Wollte ich je Dichterin werden? Nie. Tja, vermutlich bin ich es auch gar nicht geworden, aber einige Gedichte gelangen scheinbar, denn man gab mir Preise dafür, wenn auch eher milde dotierte oder halbierte, und Stipendien, wenn auch sagenhaft tolle, aber zu wenige. Ich fand immer, dass andere nicht unbedingt besser schreiben als ich, aber die anderen sind meist viel fleißiger, das gebe ich gerne zu.

Meine Mutter frug meine Grundschullehrerin mal, ob wir eigentlich nie Hausaufgaben auf hätten, die Lehrerin fiel völlig von der Rolle, natürlich hätten wir, „aber ich sehe unsere Sabine nie welche machen“; nicht schön, wenn man so in die Pfanne gehauen wird, aber ich kann mich nicht daran erinnern, mangels fehlender Hausaufgaben in der Schule je aufgefallen zu sein, habe nur komplett vergessen, wie ich das anstellte. Inzwischen, befürchte ich, ist es schon aufgefallen, dass ich meine Hausaufgaben manchmal nicht gemacht habe, sonst hätte man mich bestimmt für jedes der nicht geschriebenen Bücher bepreist. So hält man leider weiter stur daran fest, die zu belohnen, die auch noch Bücher schreiben. Etwas ungerecht finde ich das schon, wo ich mich doch als überhaupt nicht untätig empfinde. Und, immerhin, zwei Bücher gibt es auch von mir bei kookbooks, Album und farben, sie sind schön wie nix, gut geschrieben und mit Bildern, was will man mehr.
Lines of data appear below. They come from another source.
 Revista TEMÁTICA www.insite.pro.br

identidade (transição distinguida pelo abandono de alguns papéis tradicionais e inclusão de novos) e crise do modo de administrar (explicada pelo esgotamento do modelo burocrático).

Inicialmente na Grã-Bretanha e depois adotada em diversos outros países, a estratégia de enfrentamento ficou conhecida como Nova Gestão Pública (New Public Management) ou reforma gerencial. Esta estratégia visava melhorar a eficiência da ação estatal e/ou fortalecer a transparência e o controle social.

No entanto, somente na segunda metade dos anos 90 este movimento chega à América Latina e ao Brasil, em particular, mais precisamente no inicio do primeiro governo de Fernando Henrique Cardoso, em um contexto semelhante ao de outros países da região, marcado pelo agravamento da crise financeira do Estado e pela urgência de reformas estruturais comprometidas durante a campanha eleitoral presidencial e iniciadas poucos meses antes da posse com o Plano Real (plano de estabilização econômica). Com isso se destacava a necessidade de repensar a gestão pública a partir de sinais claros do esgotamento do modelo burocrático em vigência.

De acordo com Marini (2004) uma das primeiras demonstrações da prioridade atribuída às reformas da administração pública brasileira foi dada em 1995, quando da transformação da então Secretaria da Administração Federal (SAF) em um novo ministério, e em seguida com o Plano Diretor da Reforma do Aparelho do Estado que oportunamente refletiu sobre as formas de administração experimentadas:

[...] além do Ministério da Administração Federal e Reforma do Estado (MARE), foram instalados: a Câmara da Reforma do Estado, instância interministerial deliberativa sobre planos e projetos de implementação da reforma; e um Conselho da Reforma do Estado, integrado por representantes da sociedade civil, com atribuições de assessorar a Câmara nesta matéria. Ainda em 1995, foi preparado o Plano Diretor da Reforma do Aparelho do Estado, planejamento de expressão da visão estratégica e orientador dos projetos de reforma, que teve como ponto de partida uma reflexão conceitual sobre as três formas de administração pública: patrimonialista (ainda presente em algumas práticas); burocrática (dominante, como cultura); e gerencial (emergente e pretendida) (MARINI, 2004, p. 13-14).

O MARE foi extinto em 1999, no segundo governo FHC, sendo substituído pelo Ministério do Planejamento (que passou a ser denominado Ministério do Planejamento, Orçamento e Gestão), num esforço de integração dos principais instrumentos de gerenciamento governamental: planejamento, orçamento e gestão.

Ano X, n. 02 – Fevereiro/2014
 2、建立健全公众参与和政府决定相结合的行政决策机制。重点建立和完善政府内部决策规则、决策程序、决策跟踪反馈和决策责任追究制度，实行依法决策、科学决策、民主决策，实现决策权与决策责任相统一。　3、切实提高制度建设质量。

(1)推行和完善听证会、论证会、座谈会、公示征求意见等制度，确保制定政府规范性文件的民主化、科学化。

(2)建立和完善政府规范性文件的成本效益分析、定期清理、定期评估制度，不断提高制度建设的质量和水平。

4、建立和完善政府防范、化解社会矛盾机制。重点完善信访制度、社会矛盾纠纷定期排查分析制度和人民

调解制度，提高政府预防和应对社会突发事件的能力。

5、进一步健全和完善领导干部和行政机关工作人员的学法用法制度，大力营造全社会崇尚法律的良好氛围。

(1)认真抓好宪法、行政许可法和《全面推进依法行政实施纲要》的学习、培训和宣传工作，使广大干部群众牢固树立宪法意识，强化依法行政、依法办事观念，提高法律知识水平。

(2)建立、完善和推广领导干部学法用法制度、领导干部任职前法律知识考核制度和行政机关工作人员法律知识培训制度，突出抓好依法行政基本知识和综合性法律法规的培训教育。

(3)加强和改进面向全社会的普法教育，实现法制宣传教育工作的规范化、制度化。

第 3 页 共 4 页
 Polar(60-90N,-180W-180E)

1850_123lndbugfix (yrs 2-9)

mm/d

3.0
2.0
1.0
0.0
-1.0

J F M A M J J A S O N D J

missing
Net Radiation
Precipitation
Der Dämon der Selbstüberraschung ist mein ständiger Begleiter, wenngleich mich nichts mehr quält, als mit neuen Amateurstudien zu dilettieren, lieber würde ich mich ans Klavier setzen und einfach gut Klavier und nur Klavier spielen können. Aber, ich kann kein Klavier spielen und leider ist es völlig egal, welchen Buchstaben ich auf der Tastatur anschlage, klingt alles ähnlich. Üben soll helfen. Seit es Blogs gibt, wird viel geübt und viel dilettiert, das kommt mir sehr entgegen, ich muss es nicht Arbeit nennen und habe trotzdem etwas gemacht. Ich kann auch stundenlang nur Synonyme suchen und habe bereits jedes Facebookquiz beantwortet. Alles in allem bin ich ein eher uneffizienter Mensch, der sich und seine Zeit gern verschwendet. Dass ich nicht tagein tagaus World of Warcraft spiele, liegt nur daran, dass ich es nicht kann, und dass ich heute in São Paulo und Berlin lebe, liegt daran, dass ich es kann, was wiederum an einem fabelhaften Menschen liegt, der alles das kann, was ich nicht kann, und das ist enorm viel, darum beschäftigt man ihn gern, und ich muss mich selbst beschäftigen, das aber gelingt mir manchmal auch nicht so schlecht. Weil mich São Paulo nicht beschäftigt, beschäftige ich mich in São Paulo, womit, wird man hier noch lesen und sehen. Bom divertimento!